MUG: Interactive Multimodal Grounding on User Interfaces
Tao Li, Gang Li, Jingjie Zheng, Purple Wang, Yang Li
TL;DR
Mug introduces an interactive multimodal grounding task for mobile UIs, enabling iterative user-agent collaboration on a single screen. A large dataset (77,820 sequences across 7,132 apps) supports both offline and online evaluation, including human and automatic user models. The authors implement a Transformer-based UI encoder and a causal grounding decoder, and explore multiple agent and user model variants, including imitation and offline RL approaches. Results show that allowing multi-turn interaction substantially improves task completion (18% overall, 31% on challenging cases) and reveal robustness challenges that motivate future improvements in grounding, user modeling, and evaluation. The work provides a solid benchmark and demonstrates the value of interactive grounding for realistic UI understanding and accessibility scenarios.
Abstract
We present MUG, a novel interactive task for multimodal grounding where a user and an agent work collaboratively on an interface screen. Prior works modeled multimodal UI grounding in one round: the user gives a command and the agent responds to the command. Yet, in a realistic scenario, a user command can be ambiguous when the target action is inherently difficult to articulate in natural language.
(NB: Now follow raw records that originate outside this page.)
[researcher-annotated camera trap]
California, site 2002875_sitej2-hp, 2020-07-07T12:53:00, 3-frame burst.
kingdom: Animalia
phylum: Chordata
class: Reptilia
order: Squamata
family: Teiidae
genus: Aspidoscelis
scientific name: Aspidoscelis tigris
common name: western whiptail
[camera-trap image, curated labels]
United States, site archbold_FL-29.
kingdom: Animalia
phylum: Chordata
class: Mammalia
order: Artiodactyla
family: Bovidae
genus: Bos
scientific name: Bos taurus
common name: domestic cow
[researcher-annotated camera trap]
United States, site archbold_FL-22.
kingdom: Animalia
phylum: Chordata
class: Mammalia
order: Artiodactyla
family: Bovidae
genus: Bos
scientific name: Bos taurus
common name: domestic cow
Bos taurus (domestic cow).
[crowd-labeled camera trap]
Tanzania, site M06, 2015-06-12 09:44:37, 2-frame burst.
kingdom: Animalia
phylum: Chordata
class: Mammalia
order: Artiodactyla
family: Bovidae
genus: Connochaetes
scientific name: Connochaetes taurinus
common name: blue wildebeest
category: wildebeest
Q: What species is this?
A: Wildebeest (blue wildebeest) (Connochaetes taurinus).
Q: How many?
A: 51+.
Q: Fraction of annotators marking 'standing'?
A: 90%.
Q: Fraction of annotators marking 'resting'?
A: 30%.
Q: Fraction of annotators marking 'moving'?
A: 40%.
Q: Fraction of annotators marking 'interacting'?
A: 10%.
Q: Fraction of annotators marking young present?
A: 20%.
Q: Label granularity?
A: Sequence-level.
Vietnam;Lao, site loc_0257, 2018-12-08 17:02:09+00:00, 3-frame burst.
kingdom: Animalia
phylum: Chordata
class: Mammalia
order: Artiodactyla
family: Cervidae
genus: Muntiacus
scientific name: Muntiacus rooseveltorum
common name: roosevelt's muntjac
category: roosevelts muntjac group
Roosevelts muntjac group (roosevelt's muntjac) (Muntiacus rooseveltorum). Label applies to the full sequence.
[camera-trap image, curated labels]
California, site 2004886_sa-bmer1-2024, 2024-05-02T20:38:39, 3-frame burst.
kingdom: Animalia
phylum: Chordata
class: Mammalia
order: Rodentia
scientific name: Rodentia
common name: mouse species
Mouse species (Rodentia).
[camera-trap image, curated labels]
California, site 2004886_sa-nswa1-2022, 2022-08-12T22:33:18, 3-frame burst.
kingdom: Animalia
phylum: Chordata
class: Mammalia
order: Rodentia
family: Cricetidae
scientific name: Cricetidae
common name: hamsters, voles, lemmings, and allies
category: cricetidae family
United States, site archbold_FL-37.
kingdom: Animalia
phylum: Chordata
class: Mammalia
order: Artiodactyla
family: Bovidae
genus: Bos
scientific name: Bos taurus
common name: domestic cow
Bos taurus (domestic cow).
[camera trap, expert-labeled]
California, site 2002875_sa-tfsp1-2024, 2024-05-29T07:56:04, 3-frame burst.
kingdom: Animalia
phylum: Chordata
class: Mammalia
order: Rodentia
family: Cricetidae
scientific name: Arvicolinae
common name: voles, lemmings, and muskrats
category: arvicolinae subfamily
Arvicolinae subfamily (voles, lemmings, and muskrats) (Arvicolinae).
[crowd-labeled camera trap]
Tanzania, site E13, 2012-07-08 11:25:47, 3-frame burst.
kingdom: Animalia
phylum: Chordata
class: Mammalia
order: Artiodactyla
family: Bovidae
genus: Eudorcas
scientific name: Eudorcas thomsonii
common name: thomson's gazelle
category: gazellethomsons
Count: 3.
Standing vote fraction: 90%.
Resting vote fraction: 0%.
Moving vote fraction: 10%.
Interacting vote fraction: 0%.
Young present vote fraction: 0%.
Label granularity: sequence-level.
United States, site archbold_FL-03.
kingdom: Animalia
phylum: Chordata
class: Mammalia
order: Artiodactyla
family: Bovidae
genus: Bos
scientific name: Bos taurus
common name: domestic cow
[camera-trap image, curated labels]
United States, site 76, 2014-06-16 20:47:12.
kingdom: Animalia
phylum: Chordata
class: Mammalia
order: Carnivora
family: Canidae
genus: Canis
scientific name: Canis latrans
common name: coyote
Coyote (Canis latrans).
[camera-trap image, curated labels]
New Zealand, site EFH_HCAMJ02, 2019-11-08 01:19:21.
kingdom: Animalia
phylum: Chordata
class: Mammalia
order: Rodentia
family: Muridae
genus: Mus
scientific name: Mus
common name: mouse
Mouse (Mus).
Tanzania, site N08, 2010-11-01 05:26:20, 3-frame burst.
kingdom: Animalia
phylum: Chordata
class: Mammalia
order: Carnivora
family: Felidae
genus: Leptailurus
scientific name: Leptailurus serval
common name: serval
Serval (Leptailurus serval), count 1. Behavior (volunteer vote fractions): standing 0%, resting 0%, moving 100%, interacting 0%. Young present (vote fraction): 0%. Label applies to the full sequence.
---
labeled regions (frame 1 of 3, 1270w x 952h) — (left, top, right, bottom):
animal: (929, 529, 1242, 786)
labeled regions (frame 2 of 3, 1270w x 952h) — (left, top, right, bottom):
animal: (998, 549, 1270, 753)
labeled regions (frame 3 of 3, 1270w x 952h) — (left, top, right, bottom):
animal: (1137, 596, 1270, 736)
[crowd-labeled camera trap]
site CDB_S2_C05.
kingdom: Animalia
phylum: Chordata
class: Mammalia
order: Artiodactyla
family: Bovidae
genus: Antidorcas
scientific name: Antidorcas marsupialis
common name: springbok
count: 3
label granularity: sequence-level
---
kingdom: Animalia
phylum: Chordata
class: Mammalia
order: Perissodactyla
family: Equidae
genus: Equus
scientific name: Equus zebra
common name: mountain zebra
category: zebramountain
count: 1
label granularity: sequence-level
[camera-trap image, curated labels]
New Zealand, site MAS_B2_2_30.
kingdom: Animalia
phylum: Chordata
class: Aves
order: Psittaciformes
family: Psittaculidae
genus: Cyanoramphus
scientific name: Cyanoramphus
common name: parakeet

MUG allows multiple rounds of interactions such that upon seeing the agent responses, the user can give further commands for the agent to refine or even correct its actions. Such interaction is critical for improving grounding performances in real-world use cases. To investigate the problem, we create a new dataset that consists of 77,820 sequences of human user-agent interaction on mobile interfaces in which 20% involves multiple rounds of interactions. To establish our benchmark, we experiment with a range of modeling variants and evaluation strategies, including both offline and online evaluation-the online strategy consists of both human evaluation and automatic with simulators. Our experiments show that allowing iterative interaction significantly improves the absolute task completion by 18% over the entire test dataset and 31% over the challenging subset. Our results lay the foundation for further investigation of the problem.